In tubular reabsorption, some materials from the glomerular filtrate are selectively reabsorbed back into the blood. The kidney selectively retrieves water, solutes, and other filtered solutes the body needs from tubular fluid and transfers them into the blood. Tubular reabsorption works with various forms of transport reabsorbing substances in certain parts of the renal tubule. Water is reabsorbed via osmosis, glucose and amino acids are reabsorbed via active transport, and proteins are reabsorbed via endocytosis. If the concentration of a certain substance in the glomerular filtrate surpasses its renal plasma threshold, the surplus is excreted as urine. The residual materials in the filtrate are concentrated while water is being reabsorbed.

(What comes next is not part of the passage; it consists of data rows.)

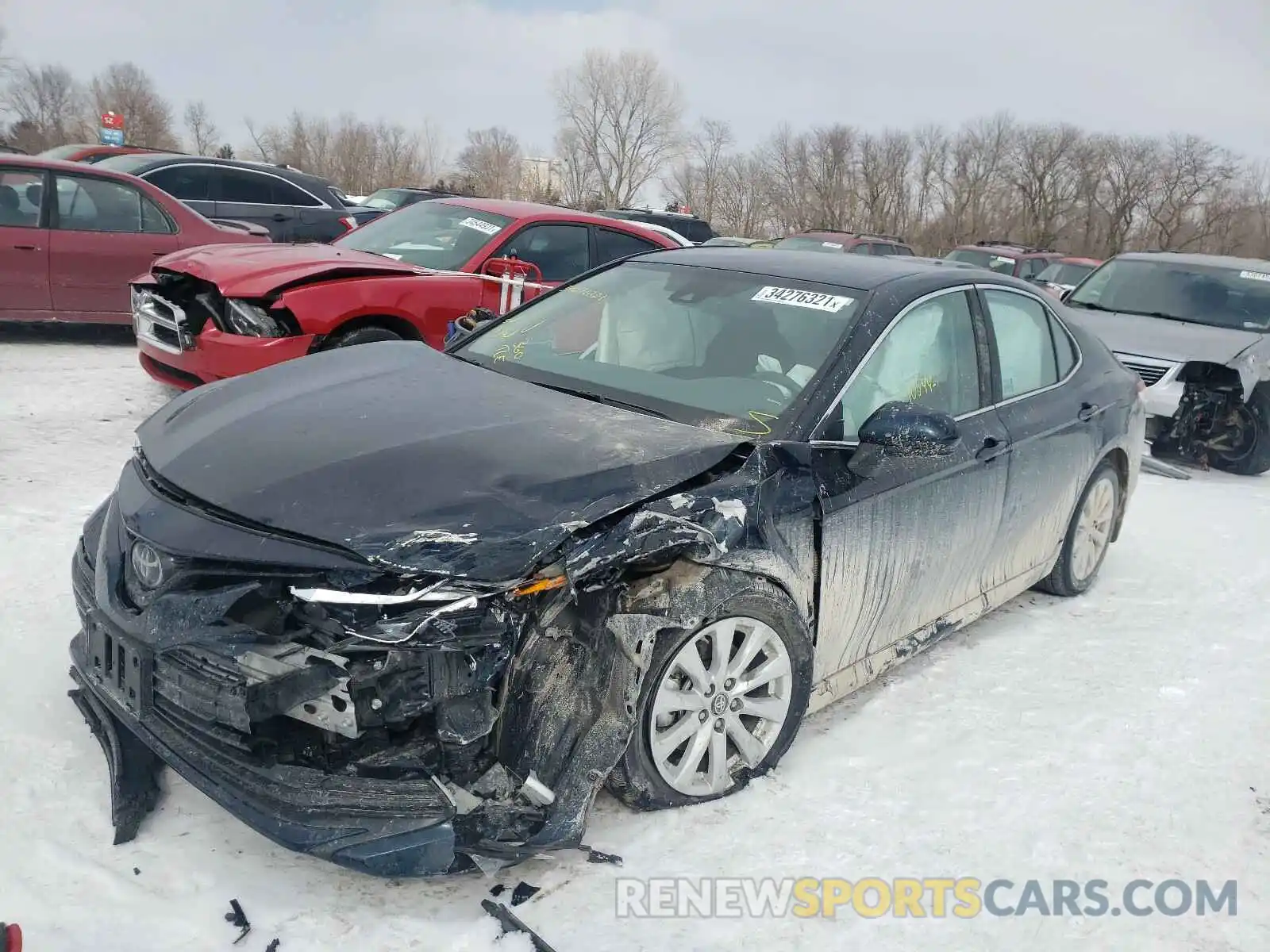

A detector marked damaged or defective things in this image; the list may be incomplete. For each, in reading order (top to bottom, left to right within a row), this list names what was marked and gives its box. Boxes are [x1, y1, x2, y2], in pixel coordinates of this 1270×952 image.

shattered headlight [224, 303, 286, 340]
bent hood [153, 240, 422, 295]
damaged red car [133, 197, 679, 390]
bent hood [1067, 305, 1264, 365]
bent hood [134, 343, 749, 581]
damaged red car [64, 248, 1143, 876]
damaged toyota camry [67, 248, 1143, 876]
torn bumper [67, 625, 460, 876]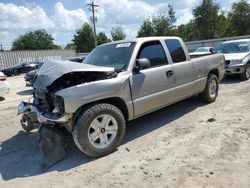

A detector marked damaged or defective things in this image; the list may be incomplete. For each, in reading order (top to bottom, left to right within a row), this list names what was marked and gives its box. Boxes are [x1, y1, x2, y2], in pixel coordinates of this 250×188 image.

damaged front end [17, 60, 117, 169]
crumpled hood [33, 59, 115, 90]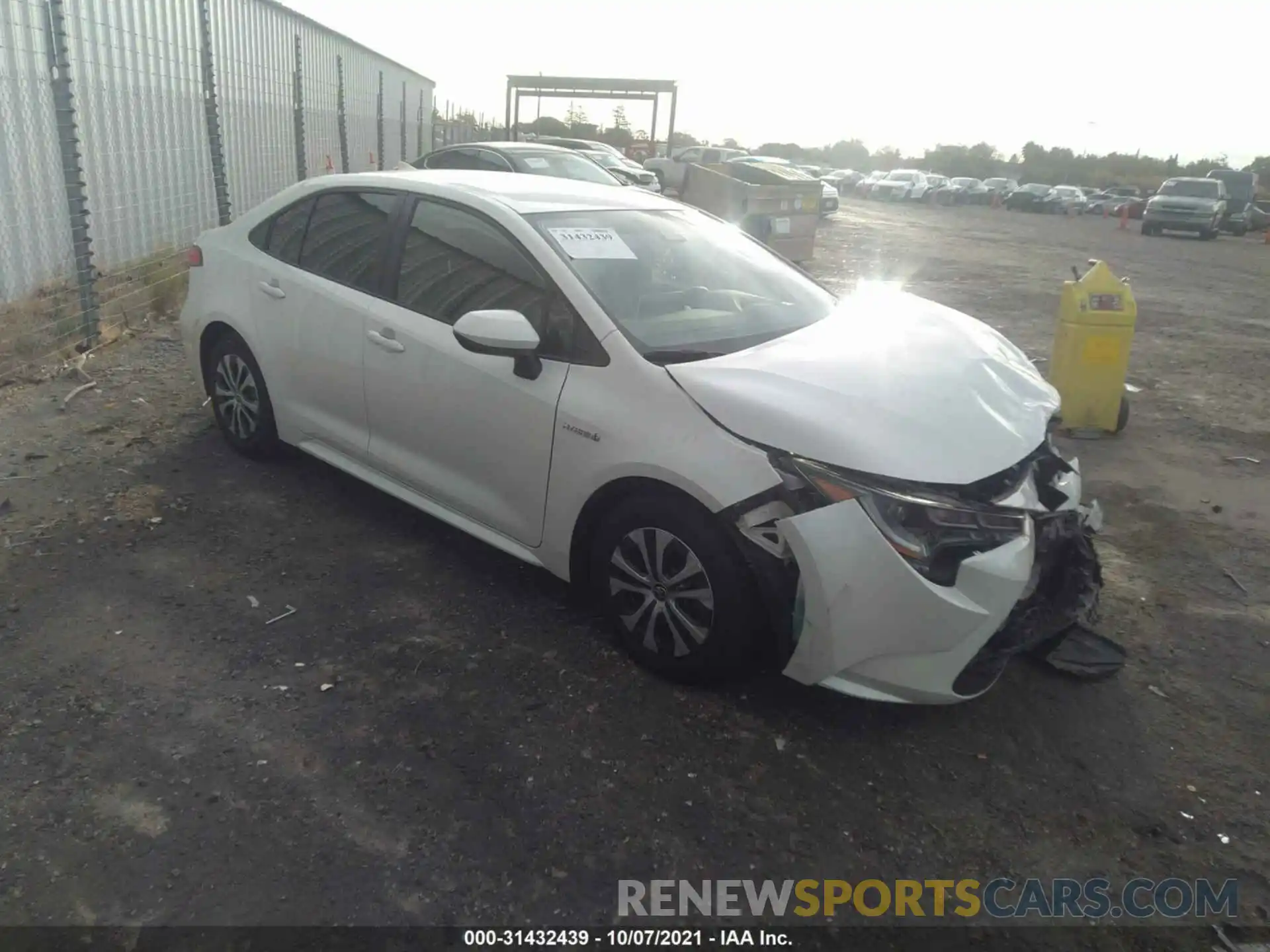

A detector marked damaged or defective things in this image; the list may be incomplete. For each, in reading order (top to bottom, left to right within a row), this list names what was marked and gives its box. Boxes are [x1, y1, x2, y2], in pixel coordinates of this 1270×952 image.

crumpled hood [670, 289, 1056, 485]
damaged front end [726, 436, 1122, 705]
broken front bumper cover [767, 452, 1107, 705]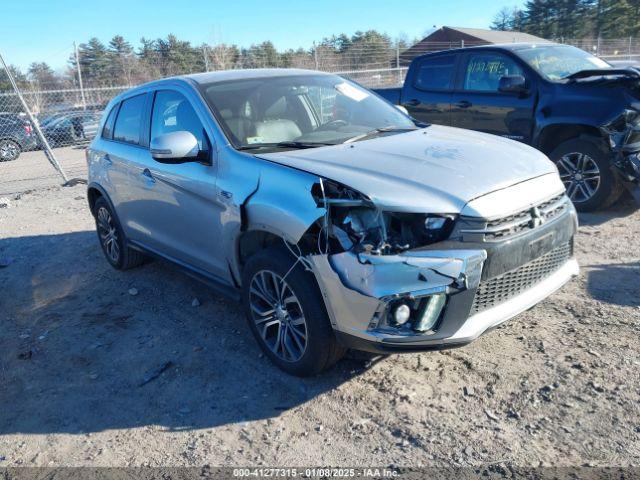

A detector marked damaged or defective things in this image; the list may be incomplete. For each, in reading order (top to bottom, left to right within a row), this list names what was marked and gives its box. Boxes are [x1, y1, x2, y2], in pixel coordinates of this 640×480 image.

crumpled hood [258, 124, 556, 213]
damaged front end [600, 107, 640, 201]
damaged front end [282, 178, 488, 350]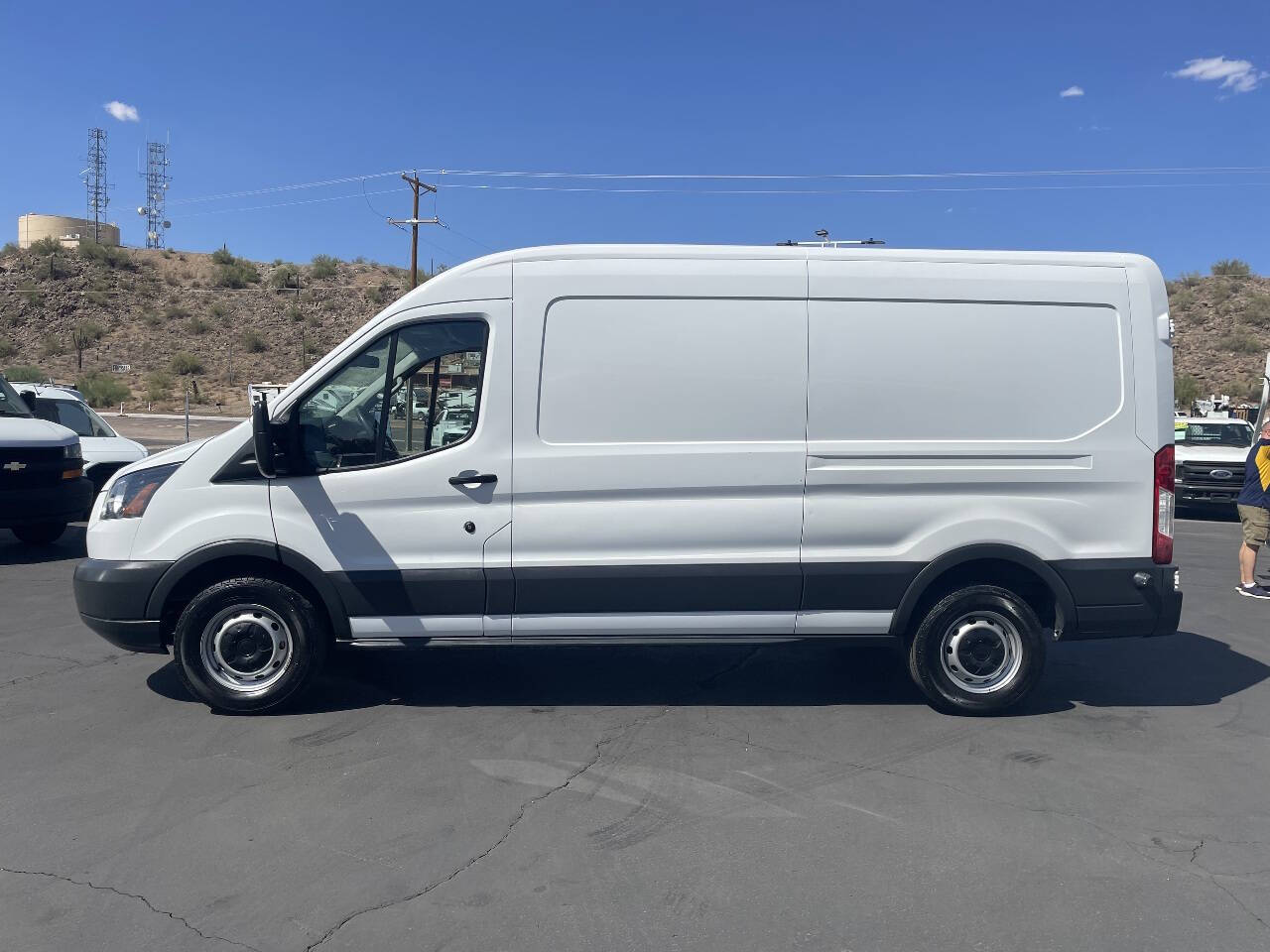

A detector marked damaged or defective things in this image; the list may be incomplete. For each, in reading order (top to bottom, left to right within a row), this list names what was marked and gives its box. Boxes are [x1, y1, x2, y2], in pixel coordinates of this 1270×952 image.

crack in pavement [0, 868, 260, 949]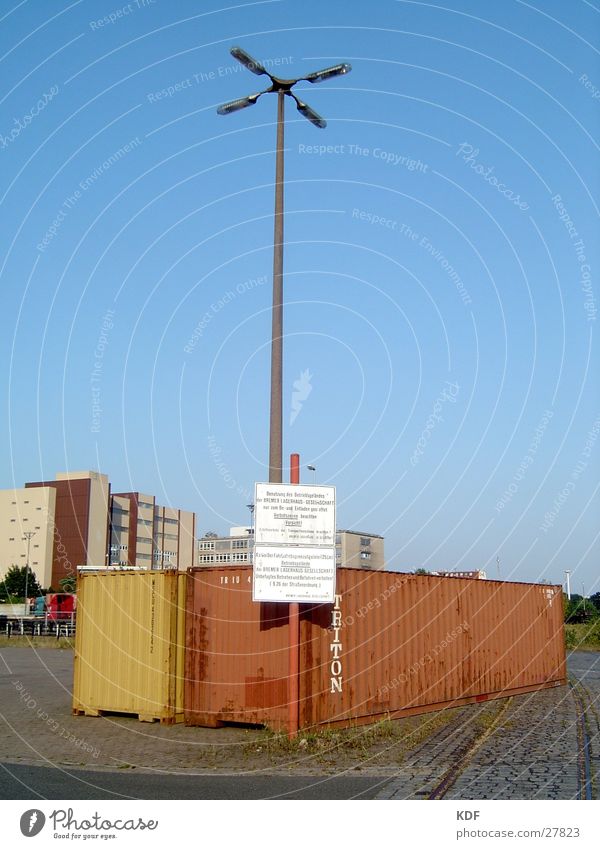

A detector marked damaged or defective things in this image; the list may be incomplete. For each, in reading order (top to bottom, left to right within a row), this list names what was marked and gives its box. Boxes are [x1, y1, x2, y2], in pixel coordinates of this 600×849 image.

rusty container [73, 568, 185, 724]
rusty container [184, 568, 568, 732]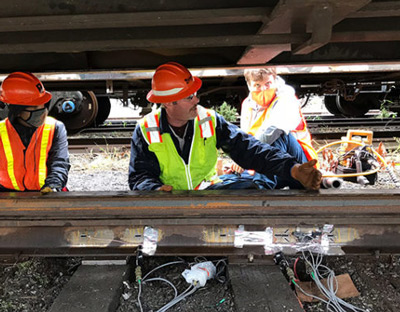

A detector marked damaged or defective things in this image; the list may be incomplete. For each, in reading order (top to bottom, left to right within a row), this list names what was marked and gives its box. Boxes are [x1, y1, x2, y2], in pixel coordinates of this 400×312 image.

rusted rail surface [0, 189, 400, 258]
rusty metal beam [0, 189, 400, 258]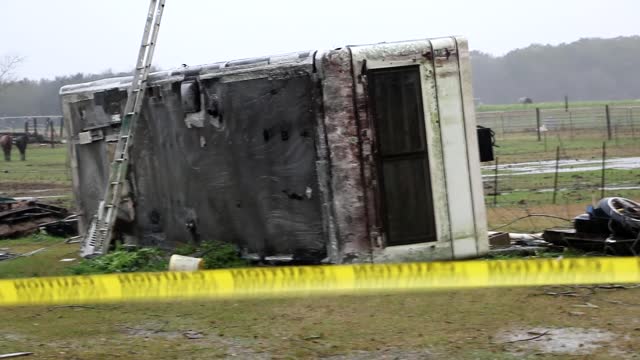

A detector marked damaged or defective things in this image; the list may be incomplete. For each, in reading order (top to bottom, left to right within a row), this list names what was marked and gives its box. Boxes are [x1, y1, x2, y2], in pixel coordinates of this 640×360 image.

damaged metal structure [61, 37, 490, 262]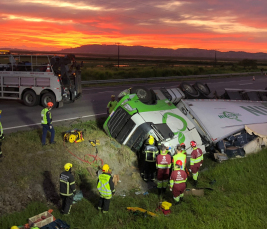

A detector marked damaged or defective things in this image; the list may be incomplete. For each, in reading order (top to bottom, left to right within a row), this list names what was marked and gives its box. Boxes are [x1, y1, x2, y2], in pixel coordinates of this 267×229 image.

overturned semi-truck [103, 82, 267, 161]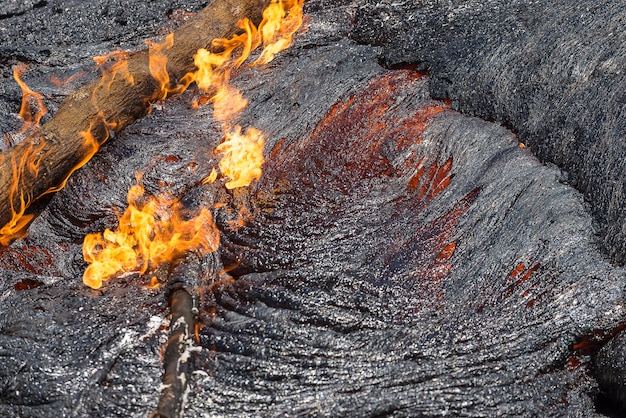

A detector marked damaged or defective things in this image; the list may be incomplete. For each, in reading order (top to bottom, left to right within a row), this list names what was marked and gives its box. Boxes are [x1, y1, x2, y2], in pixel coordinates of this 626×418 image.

thin burnt stick [0, 0, 266, 235]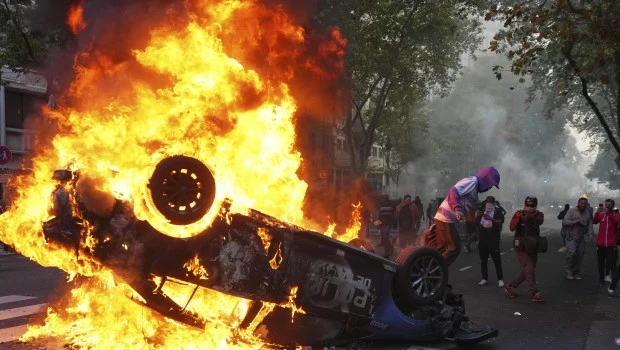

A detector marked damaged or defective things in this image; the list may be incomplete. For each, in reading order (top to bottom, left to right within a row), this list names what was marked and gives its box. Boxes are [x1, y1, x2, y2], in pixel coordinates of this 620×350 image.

overturned car [42, 155, 498, 348]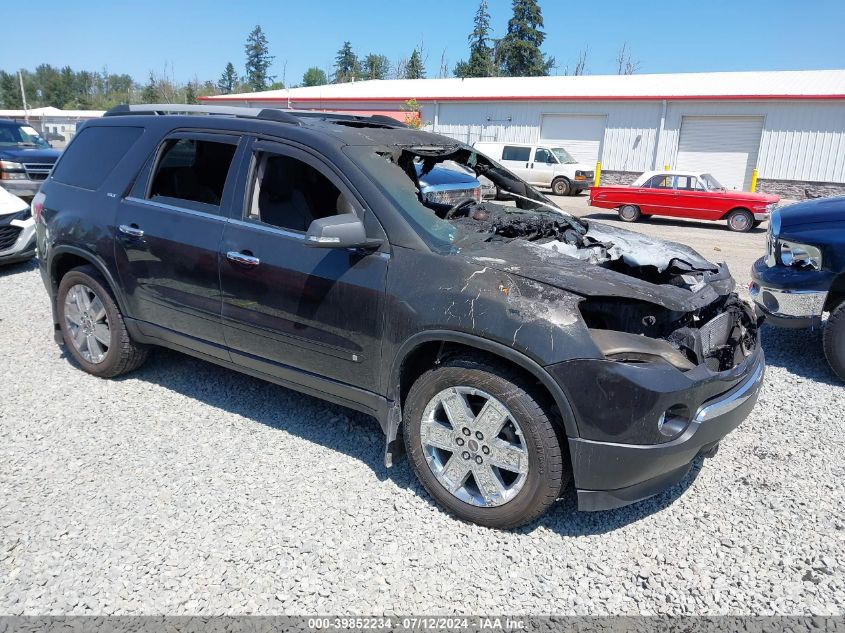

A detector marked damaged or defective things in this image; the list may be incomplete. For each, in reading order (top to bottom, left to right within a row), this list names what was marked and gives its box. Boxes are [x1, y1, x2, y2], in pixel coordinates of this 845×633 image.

burned grille [0, 223, 22, 251]
burned grille [22, 163, 52, 180]
shattered windshield [340, 143, 584, 252]
burned engine bay [396, 144, 760, 370]
broken headlight [776, 239, 820, 270]
damaged gray suv [34, 105, 764, 528]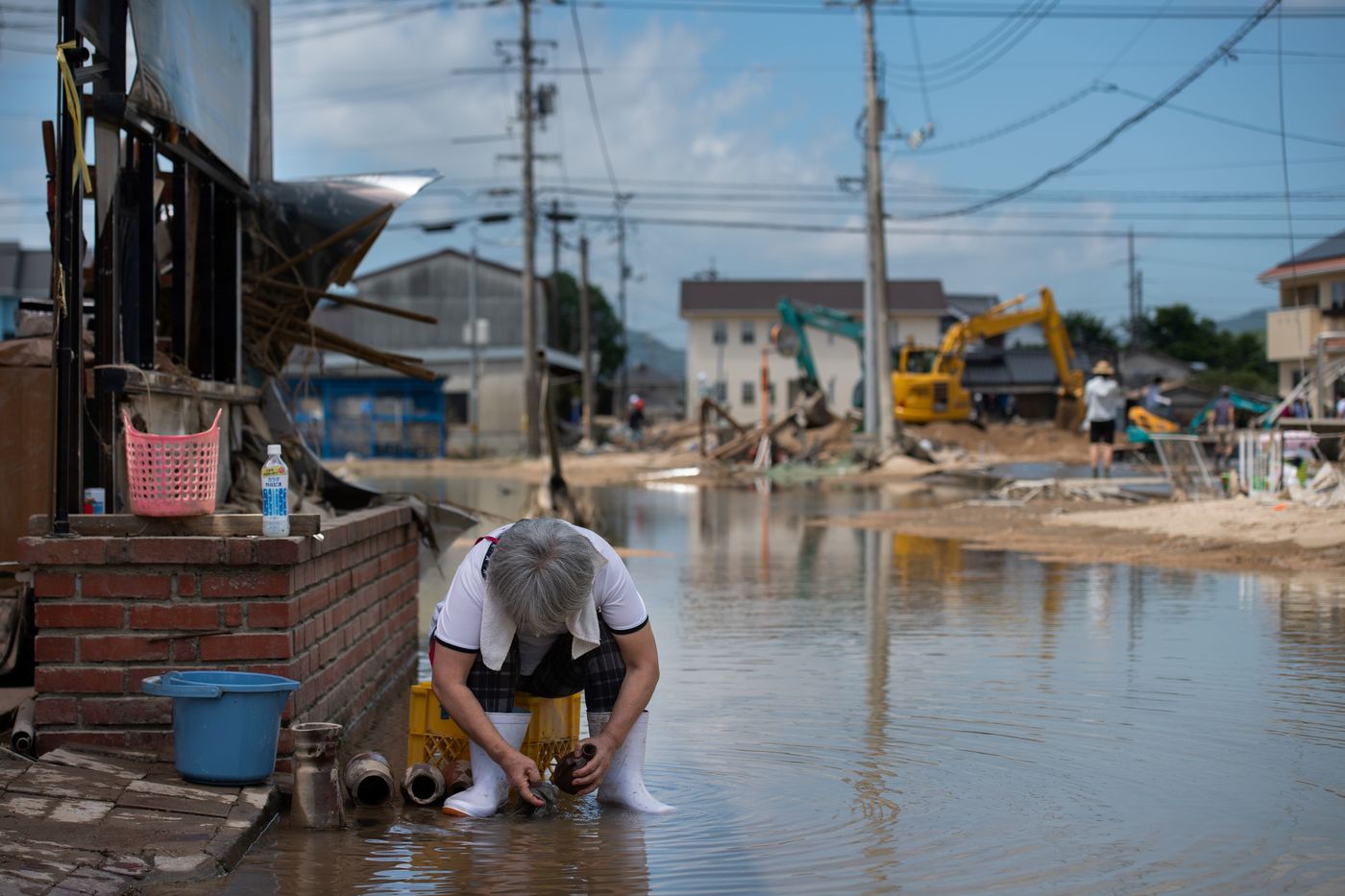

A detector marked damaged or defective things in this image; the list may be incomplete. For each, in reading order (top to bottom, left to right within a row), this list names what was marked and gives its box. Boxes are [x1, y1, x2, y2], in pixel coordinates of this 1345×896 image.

broken wooden plank [27, 514, 321, 532]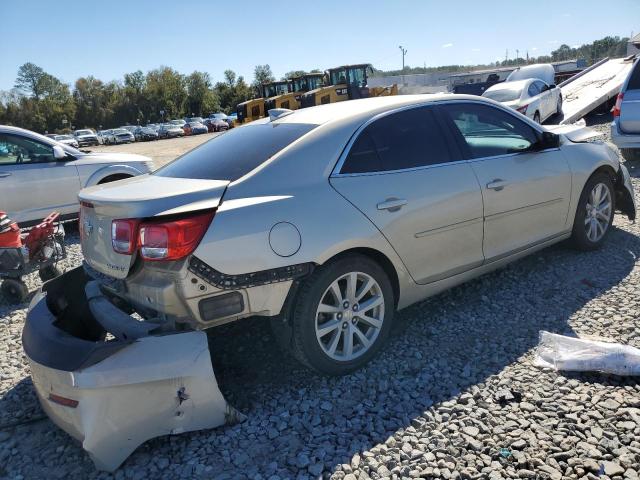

And in tubular secretion, some materials of blood plasma are selectively dispatched into tubules. Tubular secretion transfers material the body must elimiate quickly, such as hydrogen ions and specific toxins, out of the blood and into tubular fluid. Many of the substances, such as hydrogen ions and potassium ions, are actively secreted via active transport mechanisms.
Our bodies control tubular reabsorption and tubular secretion by regulating urine concentration and volume. The kidneys ability to maintain their internal environment relies on their potential to concentrate urine by means of reabsorbing significant amounts of water. The solute concentration of urine is managed, as most of the sodium ions are reabsorbed before urine is excreted. Sodium ions are concentrated in the renal medulla via a countercurrent mechanism. This countercurrent mechanism makes certain that the medullary interstitial fluid is hypertonic fluid, meaning that it looses water. When water removal is needed, no ADH is released, and fluid is excreted as urine as the distal convoluted tubule and collecting duct are impermeable to water. When water removal is not needed, ADH from the posterior pituitary gland is secreted, enhancing the permeability of the distal convoluted tubule and collecting duct, and enhancing water reabsorption.